Vivir consume recursos, en muchos casos no renovables. Todos necesitamos comer y vestirnos. También consumimos automóviles, aparatos electrónicos y otros bienes. En general la valoración que hacemos es económica.
A grandes rasgos se puede decir que algo que sea más caro implica que necesita más recursos puesto que el precio de un recurso mayoritariamente representa el gasto energético. No obstante, medir el impacto sobre el medio ambiente por el precio es muy burdo y encontraríamos muchísimas excepciones, por eso hace falta buscar otros parámetros que nos permitan valorarlo, y sobre todo, encontrar los fallos y los aspectos a mejorar.
En 1994 el investigador del Instituto Wuppertal, Friedrich Schmidt-Bleek acuñó el concepto de mochila ecológica, que sería la suma de materiales movilizados y transformados durante todo el ciclo de vida de un bien de consumo, desde su creación hasta su recuperación o eliminación como residuo. El problema es que lo de la suma de materiales, puede ser muy vago. Un concepto más preciso sería la huella de carbono, que es la totalidad de gases de efecto invernadero emitidos por efecto directo o indirecto de un individuo, organización, evento o producto. De hecho este concepto ha calado y en muchos billetes de medios de transporte ya se calcula las emisiones que representa tu viaje. A nivel de producción de alimentos la huella de carbono penaliza principalmente el transporte a grandes distancias y el exceso de uso de fertilizantes sintéticos.
Sin embargo, identificar impacto ambiental solo con emisiones de efecto invernadero puede estar dejando de lado parámetros importantes. Por eso, en el 2002 Arjen Hoekstra, de la Universidad de Twente (en Holanda) propone el concepto de huella hídrica, que sería: «El volumen total de agua dulce usado para producir los bienes y servicios producidos por una empresa, o consumidos por un individuo o comunidad». Tengamos en cuenta que el acceso al agua potable es uno de los mayores factores limitantes para el desarrollo y uno de los indicadores más fiables de desigualdad y pobreza.
El cálculo es bastante complejo, ya que se tienen en cuenta varios factores. Pongamos el caso de la agricultura. Para empezar está la huella azul, que es el agua de riego que utilizas. Esto es fácil, simplemente es lo que marca el contador. Luego viene la huella verde, que es el agua de lluvia que utilizas. Podemos pensar que la lluvia es gratis y es un bien común, pero si tú tienes un campo, el agua que consume ese campo es agua que no llega a los acuíferos. Y luego viene el concepto más peliagudo, que es la huella gris, que representa el agua que contaminas. Si el agua que se filtra de tu campo tiene una concentración de nitritos superior a la legal, tienes que diluirlo (utilizando agua) para que entre dentro de la normativa.
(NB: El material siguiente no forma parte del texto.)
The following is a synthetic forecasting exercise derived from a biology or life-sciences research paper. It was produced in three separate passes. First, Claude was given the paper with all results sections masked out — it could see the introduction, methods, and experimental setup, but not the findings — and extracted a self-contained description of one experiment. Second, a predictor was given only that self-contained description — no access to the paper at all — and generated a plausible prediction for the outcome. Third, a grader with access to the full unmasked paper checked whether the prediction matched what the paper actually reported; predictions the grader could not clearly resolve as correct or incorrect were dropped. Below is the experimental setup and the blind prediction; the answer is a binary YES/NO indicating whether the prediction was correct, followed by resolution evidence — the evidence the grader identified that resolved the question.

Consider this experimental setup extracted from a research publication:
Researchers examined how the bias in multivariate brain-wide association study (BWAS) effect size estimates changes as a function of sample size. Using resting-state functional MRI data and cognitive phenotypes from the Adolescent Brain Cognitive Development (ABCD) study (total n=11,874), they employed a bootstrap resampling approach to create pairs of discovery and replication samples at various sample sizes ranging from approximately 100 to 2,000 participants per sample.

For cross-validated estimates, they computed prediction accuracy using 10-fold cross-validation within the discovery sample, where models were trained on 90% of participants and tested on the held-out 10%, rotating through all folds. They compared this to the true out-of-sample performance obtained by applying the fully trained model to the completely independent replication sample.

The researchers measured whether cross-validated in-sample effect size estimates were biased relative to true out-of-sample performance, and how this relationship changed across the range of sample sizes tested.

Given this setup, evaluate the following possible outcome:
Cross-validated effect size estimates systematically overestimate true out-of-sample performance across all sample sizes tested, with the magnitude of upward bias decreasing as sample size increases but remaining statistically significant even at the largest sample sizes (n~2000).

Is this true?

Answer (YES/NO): NO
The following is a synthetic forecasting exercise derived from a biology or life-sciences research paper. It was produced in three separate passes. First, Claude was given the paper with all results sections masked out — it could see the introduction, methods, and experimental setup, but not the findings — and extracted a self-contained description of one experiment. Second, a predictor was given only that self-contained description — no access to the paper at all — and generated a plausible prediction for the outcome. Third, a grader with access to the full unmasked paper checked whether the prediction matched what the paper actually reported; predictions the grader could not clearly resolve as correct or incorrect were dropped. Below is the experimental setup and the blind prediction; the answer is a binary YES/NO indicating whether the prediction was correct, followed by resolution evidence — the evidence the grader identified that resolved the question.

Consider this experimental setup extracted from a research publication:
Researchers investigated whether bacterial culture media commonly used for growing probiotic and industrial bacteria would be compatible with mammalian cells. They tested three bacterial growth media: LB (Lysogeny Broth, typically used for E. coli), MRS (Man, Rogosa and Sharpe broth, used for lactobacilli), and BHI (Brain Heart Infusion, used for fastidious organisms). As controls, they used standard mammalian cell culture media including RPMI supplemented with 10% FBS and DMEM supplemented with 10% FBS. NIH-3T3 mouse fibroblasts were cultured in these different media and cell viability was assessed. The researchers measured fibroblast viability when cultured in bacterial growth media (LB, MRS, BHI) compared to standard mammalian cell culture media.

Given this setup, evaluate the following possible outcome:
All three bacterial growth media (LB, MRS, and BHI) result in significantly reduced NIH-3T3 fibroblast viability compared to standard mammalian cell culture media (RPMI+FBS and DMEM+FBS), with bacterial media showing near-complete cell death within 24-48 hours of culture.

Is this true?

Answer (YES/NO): NO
Por poner un ejemplo. El agua que viertes al río tiene una concentracion de nitratos de 50 ppm por litro, y la normativa te marca que el máximo son 10 ppm. Eso implica que vas a contaminar 5 litros de agua por cada litro vertido. Esto es la huella gris. Con estas tres huellas se saca una cifra que son los litros de agua por kg de producto. Conocer este parámetro es muy útil a la hora de optimizar la producción y de encontrar los fallos del sistema y las oportunidades de mejora. En España empresas como Orcelis Fitocontrol o Aquafides son pioneras en el diseño de programas para el cálculo de la huella hidrica.
¿Y qué producción es más respetuosa? Pues al revés de lo esperado, cuando nos ponemos a hacer números nos llevamos sorpresas. Una de las críticas generales a la producción ecológica es que en su reglamento no recoge ninguno de estos tres parámetros (mochila ecológica, huella de carbono o huella hídrica) que serían mucho más relevantes. Y cuando se calculan, quedan muy mal. La huella de carbono de un campo ecológico por superficie puede ser menor por poner menos insumos (aunque todo sea dicho, muchas veces se calcula mal ya que no se imputan las veces que sale el tractor para repetir tratamientos que son poco efectivos), pero al calcularla por Kg de producto, la baja producción dispara la huella de carbono y la huella hídrica. Queda claro, que números en mano, la producción convencional es más respetuosa con el medio ambiente que la ecológica. El buen rollo no salvará el planeta, la eficiencia en la producción sí.